Something I find particularly difficult to deal with sometimes is how to handle all the suggestions, ideas and requests we receive from our end users. I am not talking about feedback regarding functionality that we are currently working on and where we specifically asked for feedback and user input. I am talking about all of those little things that users would really really like us to change or add to the application – particularly those that may not necessarily be a good idea.
Of course, users always have a specific reason in mind why they want the system to do something. However, not always are these requests really born from necessity. Especially in our case, where our application is replacing another system that many of our users have been working with for years, in some cases even decades. It’s no surprise really, that a not-insignificant number of enhancement requests could be simplified into one user story:
“As an experienced user, I want the system to handle this process the way my old system did, so that I do not need to change.”
Like I said, nobody is at all surprised that we receive requests like that, however somehow we haven’t yet figured out the best way to deal with them. Yes, we do have an extensive team of trainers, support staff and even a specific change management department, but requests such as these seem to bypass those teams entirely and in the end, tend to end up as enhancement requests in our product backlog.
For us product owners, this makes the process of prioritizing and grooming the backlog that much more difficult, because not only do we need to evaluate, prioritize and write user stories for all the very valid and great suggestions we receive from our users, we now also need to figure out what to do with the undesirable ones, who frankly just clog up our queue.
I do believe that the product team is responsible for choosing change – but we are probably not the right team to manage its undesirable cousins and the users who request them…
I’ll admit it, I was so busy and stuck in getting some system testing done, I completely forgot it was Tuesday and therefore “blog-day”. Shame on me!
So, this post is a little late, but nonetheless I hope you find it interesting:
Are we solving the right problem? by Mike Cottmeyer
One of my least favorite tasks as a product owner is having to prioritize the backlog and stack rank stories to make sure we develop the right things at the right time. In principle, I don’t have a problem prioritizing items, what I do find rather frustrating is how emotional and subjective prioritization often is.
I myself am a huge fan of logic and formulas and empirical research (geek alert!) to reach a conclusion as to which items are important, rather than just going with my gut. Having said that, sometimes it is necessary to go above and beyond what the data says, because there is a specific item that triggers a lot of emotion – negative or positive – from the overall user community, that warrants an increased priority.
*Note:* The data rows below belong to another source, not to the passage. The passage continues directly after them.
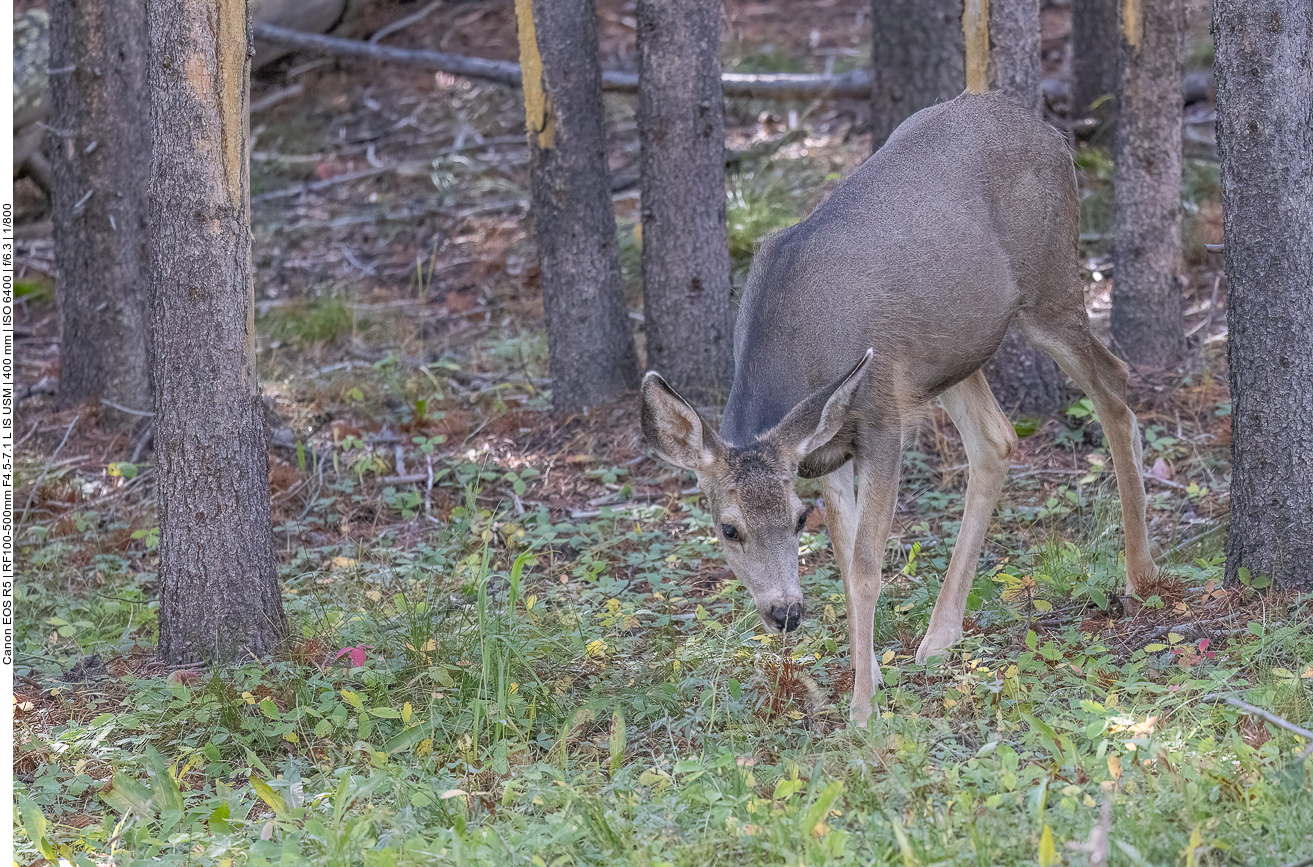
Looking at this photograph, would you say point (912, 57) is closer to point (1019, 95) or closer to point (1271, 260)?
point (1019, 95)

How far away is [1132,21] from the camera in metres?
7.36

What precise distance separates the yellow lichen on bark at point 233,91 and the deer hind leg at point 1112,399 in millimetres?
3163

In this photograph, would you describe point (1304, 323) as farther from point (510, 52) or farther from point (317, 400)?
point (510, 52)

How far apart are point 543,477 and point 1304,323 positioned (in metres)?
4.02

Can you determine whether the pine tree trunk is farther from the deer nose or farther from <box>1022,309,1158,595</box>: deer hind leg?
the deer nose

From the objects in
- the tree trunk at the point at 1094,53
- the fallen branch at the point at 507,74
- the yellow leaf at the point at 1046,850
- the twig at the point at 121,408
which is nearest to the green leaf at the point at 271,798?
the yellow leaf at the point at 1046,850

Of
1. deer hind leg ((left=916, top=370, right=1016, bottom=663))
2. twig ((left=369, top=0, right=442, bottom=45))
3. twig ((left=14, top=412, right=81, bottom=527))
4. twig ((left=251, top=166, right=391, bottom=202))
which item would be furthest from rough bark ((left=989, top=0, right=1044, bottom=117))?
twig ((left=369, top=0, right=442, bottom=45))

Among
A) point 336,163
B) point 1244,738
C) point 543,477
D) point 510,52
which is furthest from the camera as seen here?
point 510,52

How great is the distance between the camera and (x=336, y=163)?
41.7 feet

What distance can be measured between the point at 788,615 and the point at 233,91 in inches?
113

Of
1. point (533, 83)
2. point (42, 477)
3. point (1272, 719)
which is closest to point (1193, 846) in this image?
point (1272, 719)

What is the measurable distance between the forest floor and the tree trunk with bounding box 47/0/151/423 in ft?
1.46

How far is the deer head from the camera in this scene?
4.39 m

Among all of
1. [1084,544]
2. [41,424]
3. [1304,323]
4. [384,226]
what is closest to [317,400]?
[41,424]
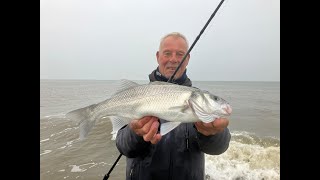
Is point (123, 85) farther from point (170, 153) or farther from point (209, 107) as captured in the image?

On my project, we have a lot of those very vocal, very passionate users, that are sometimes rather difficult to temporarily drown out, so the product team can objectively assess and prioritize enhancements to our application. Furthermore, a lot of us product owners, myself included, have worked in the field as a user at one point in our careers and therefore still have some emotional ties to what is was like being a user. On top of that, we have spent a lot of time and effort to foster a culture of actively soliciting user feedback and enhancements requests, which makes it very difficult and rather uncomfortable to say no to requests, even though sometimes we probably should.
With all of this emotional baggage, a product owner’s judgement can easily be clouded – not deliberately, but subconsciously. Even more reason to develop a clear-cut, fact-based system to rank and prioritize stories and features based on their attributes. But which attributes are the right ones to look at? Do they all carry the same importance? Do we rank technology over user experience or vice versa? If the system crashes, because we overload it with data and logic, that is obviously very bad. But at the same time, we also cannot ignore the user emotions and aggravations. Instead, we need to find a way to quantify the user reactions to be able to compare and contrast them other measurable aspects of the product. Only then can we determine whether a screaming user is just having a bad day or it is a clear indication that something is very very wrong…
I don’t have all the answers yet, but one thing I am certain of: if you want to improve the prioritization of your backlog, be objective and don’t get emotional!